Jake: So, I’m not that far from Westminster Abbey at the moment, which happens to be the burial place of Charles Darwin, among other things. So, we’re doing a Charles Darwin inspired veggie segment this week. Of course, everybody knows his contribution of theory of evolution, 1837, along with Alfred Russel Wallace. They published close together. And also, everyone knows the story of him going on a voyage to the Galápagos on the end on– [crosstalk]

Tobias: On the Beagle.

Jake: Yeah, the Beagle. Seeing these different finches with their specialized beaks for getting different types of food adapted to their environment. But Darwin also had some other intellectual contributions that we might find useful. I’m not referring to the pros and cons of marriage, which is one of the things that he wrote about in his journal that they published.

Page-level text extractions:
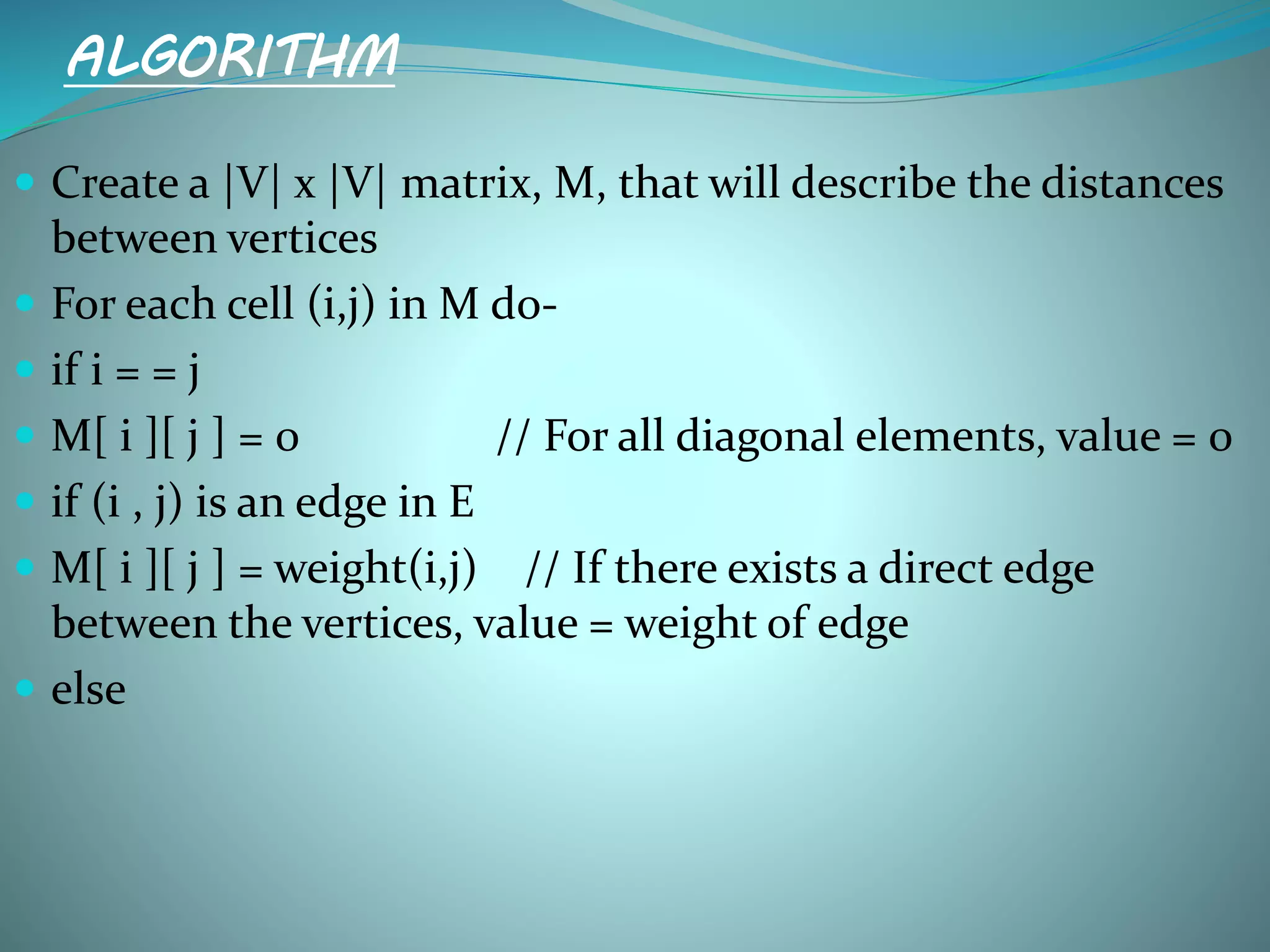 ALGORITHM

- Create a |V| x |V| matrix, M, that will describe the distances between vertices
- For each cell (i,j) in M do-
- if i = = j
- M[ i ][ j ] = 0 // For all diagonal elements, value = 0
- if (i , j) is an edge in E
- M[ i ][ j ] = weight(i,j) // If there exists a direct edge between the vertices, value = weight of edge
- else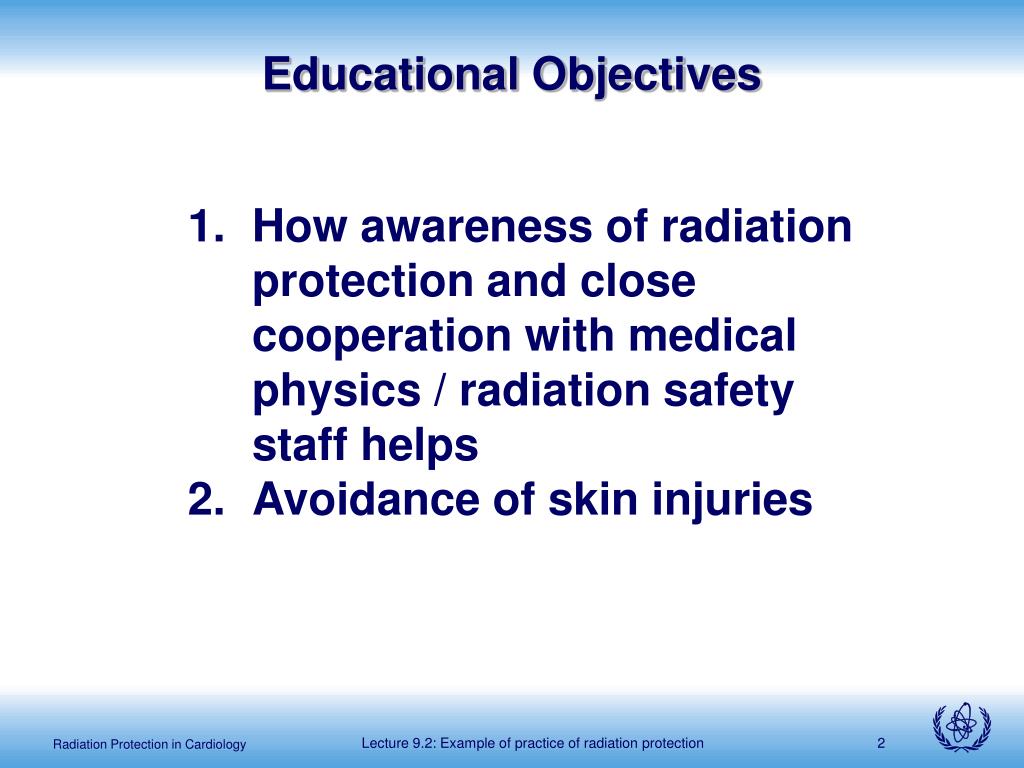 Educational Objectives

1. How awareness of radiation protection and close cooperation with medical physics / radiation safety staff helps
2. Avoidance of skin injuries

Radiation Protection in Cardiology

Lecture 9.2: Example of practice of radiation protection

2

**TASKS AND EXERCISES**:
**1)** Summarize the Darwin conversation in two sentences.
**2)** Carry the Darwin conversation forward from its last line.

**ANSWER SET**:
**1)** Jake, who is near Westminster Abbey where Charles Darwin is buried, introduces a Darwin-inspired veggie segment and recalls the theory of evolution, which Darwin and Alfred Russel Wallace published close together, and the voyage on the Beagle to the Galápagos. He mentions the finches whose beaks were specialized for different foods, then says Darwin made other useful intellectual contributions besides his journal writing on the pros and cons of marriage.

**2)**
Tobias: Was he for it or against it? Where did he fold–? [crosstalk]

Jake: Oh, it’s a little bit interesting. I’ll give you some of the pros he had. Companionship in old age [crosstalk] “better than a dog anyhow.”

Tobias: Lives longer.

Jake: Number two, children. And then the charms of music and female chitchat. That was another thing in the pro column. On the con side, it would limit his means and he’d feel a duty to work more. It would pinch his freedom and his travel, not having to have to go visit relatives, which he didn’t enjoy. And also, it would keep him from buying as many books as he wanted, and then also fatness and idleness. [laughs]

Bill: I’ll tell you what, man. I would disagree with him almost on each side of that list. Almost everything he said. Not everything, but a lot of it. I prefer her family to my own, but I digress.

Jake: Well, maybe Darwin wasn’t well.

Tobias: More family. [unintelligible [00:39:06]

Jake: Well, here’s the amazing thing that he was visiting his family and her family because they were first cousins.

Bill: Yeah.

[laughter]

Bill: That’s a bit tight.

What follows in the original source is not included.